2. **The code above showed that there is one duplicated entry, so the next step will be to drop the duplicated entry**

In [None]:
df.drop_duplicates(inplace = True)

3. **The next thing, I removed some columns that contains data that I will not use for my project. These columns are-: imdb_id, homepage, tagline, overview, cast, director, production_companies, keywords, budget, revenue and release_date.**

In [None]:
df.drop(['imdb_id','homepage','budget','revenue','tagline', 'cast', 'director', 'production_companies', 'overview','release_date','keywords'], axis=1, inplace=True)

In [None]:
df.info()
df.head(2)

4. **The next think I dropped all the rows with missing values and zero values so that I remain with only rows with all data**

In [None]:
#remove rows with null values
df.replace(0, np.nan, inplace=True)
df.dropna(axis = 0, inplace = True)
df.shape

<a id='eda'></a>
## Exploratory Data Analysis

Before I start to answer the questions I would create a function to put in some repetitive code that will occur in the source code.

In [None]:
def drawScatterPlot(x_values, y_values, plot_title):
    df.plot(x=x_values, y=y_values, title=plot_title, kind='scatter', color='blue' )
    plt.show()

### Research Question 1
**What is the relation betwen the revenue and vote average?**

In [None]:
drawScatterPlot('vote_average', 'revenue_adj', 'Vote Average vs Revenue')

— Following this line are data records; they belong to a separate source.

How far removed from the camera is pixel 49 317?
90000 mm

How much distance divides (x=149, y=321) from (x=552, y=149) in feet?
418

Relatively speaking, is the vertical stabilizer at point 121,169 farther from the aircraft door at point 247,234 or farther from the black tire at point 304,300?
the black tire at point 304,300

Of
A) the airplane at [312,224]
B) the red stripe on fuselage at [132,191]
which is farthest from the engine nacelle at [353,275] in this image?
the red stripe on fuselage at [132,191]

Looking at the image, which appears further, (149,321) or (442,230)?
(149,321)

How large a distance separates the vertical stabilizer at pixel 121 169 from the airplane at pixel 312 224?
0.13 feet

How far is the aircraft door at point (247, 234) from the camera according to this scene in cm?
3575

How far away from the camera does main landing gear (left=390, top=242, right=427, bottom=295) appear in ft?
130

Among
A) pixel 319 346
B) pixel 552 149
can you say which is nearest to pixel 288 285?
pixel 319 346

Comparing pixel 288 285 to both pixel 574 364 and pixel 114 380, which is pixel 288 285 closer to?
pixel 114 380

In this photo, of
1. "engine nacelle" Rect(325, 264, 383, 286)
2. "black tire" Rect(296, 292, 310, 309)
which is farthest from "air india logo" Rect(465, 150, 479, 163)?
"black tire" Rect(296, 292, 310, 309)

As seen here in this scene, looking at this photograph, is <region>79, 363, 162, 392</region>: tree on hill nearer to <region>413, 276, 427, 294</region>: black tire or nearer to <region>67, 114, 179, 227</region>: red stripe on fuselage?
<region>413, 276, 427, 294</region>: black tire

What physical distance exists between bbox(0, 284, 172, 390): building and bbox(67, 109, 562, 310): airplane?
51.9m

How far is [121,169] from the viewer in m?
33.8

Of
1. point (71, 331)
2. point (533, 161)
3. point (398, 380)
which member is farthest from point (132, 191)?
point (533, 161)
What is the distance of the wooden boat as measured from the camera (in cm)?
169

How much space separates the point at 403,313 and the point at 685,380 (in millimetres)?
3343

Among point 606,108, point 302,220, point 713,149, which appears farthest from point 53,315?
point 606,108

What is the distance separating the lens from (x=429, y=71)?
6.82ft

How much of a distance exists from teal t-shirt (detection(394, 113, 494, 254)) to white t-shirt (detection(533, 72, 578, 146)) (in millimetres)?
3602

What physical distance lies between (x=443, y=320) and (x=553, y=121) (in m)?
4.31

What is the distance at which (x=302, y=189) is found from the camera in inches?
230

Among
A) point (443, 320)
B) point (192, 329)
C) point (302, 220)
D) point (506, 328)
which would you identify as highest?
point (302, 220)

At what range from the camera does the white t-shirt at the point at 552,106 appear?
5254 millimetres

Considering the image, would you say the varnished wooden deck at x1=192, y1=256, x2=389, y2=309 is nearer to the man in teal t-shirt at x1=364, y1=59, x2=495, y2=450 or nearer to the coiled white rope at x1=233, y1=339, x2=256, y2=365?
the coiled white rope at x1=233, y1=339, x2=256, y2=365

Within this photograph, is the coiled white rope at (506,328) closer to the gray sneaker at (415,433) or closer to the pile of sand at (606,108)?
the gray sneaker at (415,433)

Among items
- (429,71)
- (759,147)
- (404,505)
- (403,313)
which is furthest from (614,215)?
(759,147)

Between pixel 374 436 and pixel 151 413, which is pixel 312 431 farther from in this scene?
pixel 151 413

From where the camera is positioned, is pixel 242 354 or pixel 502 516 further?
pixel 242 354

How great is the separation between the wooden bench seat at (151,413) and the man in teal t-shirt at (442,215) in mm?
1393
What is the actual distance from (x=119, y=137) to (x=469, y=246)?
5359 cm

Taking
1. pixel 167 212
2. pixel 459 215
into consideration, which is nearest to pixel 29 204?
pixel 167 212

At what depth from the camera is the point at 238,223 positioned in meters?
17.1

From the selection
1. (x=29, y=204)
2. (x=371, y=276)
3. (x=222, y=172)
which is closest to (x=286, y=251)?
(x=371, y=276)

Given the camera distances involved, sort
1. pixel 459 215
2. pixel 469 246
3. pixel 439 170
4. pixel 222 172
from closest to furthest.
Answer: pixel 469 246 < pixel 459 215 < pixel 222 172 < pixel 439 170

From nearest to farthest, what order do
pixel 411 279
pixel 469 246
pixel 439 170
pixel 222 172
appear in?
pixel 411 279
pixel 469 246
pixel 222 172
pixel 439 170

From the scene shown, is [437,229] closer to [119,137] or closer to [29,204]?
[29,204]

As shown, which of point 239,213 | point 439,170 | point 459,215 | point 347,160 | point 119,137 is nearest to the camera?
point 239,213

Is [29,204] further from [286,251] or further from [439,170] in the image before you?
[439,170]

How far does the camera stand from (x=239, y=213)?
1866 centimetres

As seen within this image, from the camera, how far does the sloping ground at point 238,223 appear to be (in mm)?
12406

The result indicates that there is a positive correlation between revenue and vote average, which suggests that movies that are highly rated by viewers have more revenue than their counterparts.

### Research Question 2
**Which movie has the longest runtime in the data set?**

In [None]:
df_longest = df[df.runtime == df.runtime.max()]
print(df_longest)


The analysis reveals that the longest movie is called `Carlos` which has a runtime of `338` minutes

### Research Question 3
**Which movie has the shortest runtime in the data set?**

In [None]:
df_shortest = df[df.runtime == df.runtime.min()]
print(df_shortest)

The result indicates that the shortest movie is `Kid's Story` which has a runtime of `15` minutes.

### Research Question 4
**In which year were the most movies released?**

In [None]:
plt.figure(figsize=(30,10))
sns.countplot(df['release_year'])
plt.title('Movies by year')
plt.xlabel('Year')
plt.ylabel('Quantity')
plt.show()

The analysis shows that most movies were released in `2011`.

### Research Question 5
**Which runtime range has the most sold copies of movies?**

In [None]:
df.groupby('runtime')['revenue_adj'].mean().plot(kind='line');
plt.title('Revenue vs Runtime')
plt.ylabel('Revenue $')
plt.xlabel('Runtime')
plt.show()

The analysis shows that movies which sold most copies has a runtime of `180` to `190` minutes.

### Research Question 6
**Do movies with higher expenditures also receive higher user rating?**

In [None]:
drawScatterPlot('vote_average', 'budget_adj', 'Vote Average vs Expenditures')

This scatter plot illustrates a positive correlation, which means that movies where higher costs were incurred are also rated high by users.

<a id='conclusions'></a>
## Conclusions

> In this project, I was able to analyze the movie dataset, by assising the qualities, attributes and properties that are associated with movies provided. After gathering the data, I went on to clean and trim the dataset by removing zero and duplicated values and other columns which were irrelevant to my research questions.

> Then I answered the few of the questions I had, using pandas. I also plotted a few charts to visualize the results. The main attribute I used in the plots was `vote_average`. In those visualization I discovered that-: a. movies where higher costs were incurred are also rated high by users, b. movies that are highly rated by viewers have more revenue than their counterparts.

## Limitations
* There were many rows with columns with zero values which I dropped which casued me to loose 50% of the dataset. This means that the results I came up may not fully represent the whole dataset. If all values were thee it would have been more accurate.
* This dataset is not really an adequate representation of the movies industry since there are many movies which were released from other countries which doesnt appear in the dataset.

### References
1. [How to add a new column to an existing DataFrame?](https://stackoverflow.com/questions/12555323/how-to-add-a-new-column-to-an-existing-dataframe?rq=1)
1. [How do I get the row count of a Pandas DataFrame?](https://stackoverflow.com/questions/15943769/how-do-i-get-the-row-count-of-a-pandas-dataframe?rq=1)
1. [How do I select rows from a DataFrame based on column values?](https://stackoverflow.com/questions/17071871/how-do-i-select-rows-from-a-dataframe-based-on-column-values?rq=1)